Since the Fall of 2021, I have served on a committee working under the auspices of the Board of Supervisors Ad Hoc Drought Committee comprised of Supervisors John Haschak and Glenn McGourty.

The charge given our committee was to prepare a draft ordinance that would regulate private sector groundwater wells whose owners sell, or plan to sell water commercially, as well as individuals or entities that transport water from these commercial groundwater wells to customers.

It should be noted that the impetus for developing this ordinance occurred last year during extreme drought conditions when the local cannabis industry was in a record state of over-production, coupled also with record usage of both legal and illegal sources of water, some of which is transported by water trucks.

At Tuesday’s BOS meeting (July 12), the Supes voted 4-1 to approve, with conditions, the draft ordinance.

The Supes formal action was to accept the draft ordinance and forward it to Planning Commission for further review.

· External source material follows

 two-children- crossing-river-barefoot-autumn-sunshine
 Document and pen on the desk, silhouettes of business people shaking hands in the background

Additionally, the committee is to work on determining what funding would be required to implement and carry out the ordinance.

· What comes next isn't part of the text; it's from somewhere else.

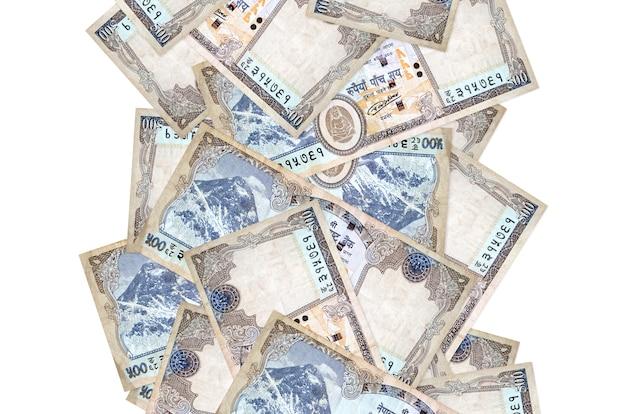 Rachunki rupii nepalskich pływające w dół na białym tle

The lone dissenting vote, Ted Williams, said he wanted a cost analysis performed, and was skeptical that the cash-strapped county had the money to fund ongoing operation of the ordinance.

He cited concerns about hiring a hydrologist and other staff needed to administer and enforce the regulatory framework. He estimated it would cost in excess of $300,000 to fund the ordinance.

It should be noted the ordinance does not require the hiring of a hydrologist who would be a county employee. It also allows retaining a consulting hydrologist, who would be utilized on a case-by-case basis, a much less costly scenario. The role of a county or consulting hydrologist would be to review the report of a commercial well owner’s hydrologist. Under the proposed ordinance, private well owners who want to sell their water, are required to hire a hydrologist in order to determine, among other things, any adverse effects to source wells and neighboring well owners.

While Supervisors Glenn McGourty and Mo Mulheren joined with John Haschak and Dan Gjerde in approving the draft ordinance, they did so with expressed apprehension about the unknown costs of the program.

Haschak said the proposed ordinance should be forwarded to the Planning Commission for review, and then the committee would work on determining what funding would be required to implement the ordinance. “There has to be the kind of acceptance that this is the right thing to do, and that we will make it work,” he explained.

Gjerde said he didn’t believe “that County general fund dollars would be needed because the state of California is sitting on nearly $100 billion surplus the state will spend money on short-term projects with grants, and the state is increasingly stepping up its review of the groundwater in California and this (ordinance) is right up that alley … I think it’s highly likely that we’ll find the state funding to launch this program on a pilot basis for three years.”

Here are highlights of the proposed ordinance.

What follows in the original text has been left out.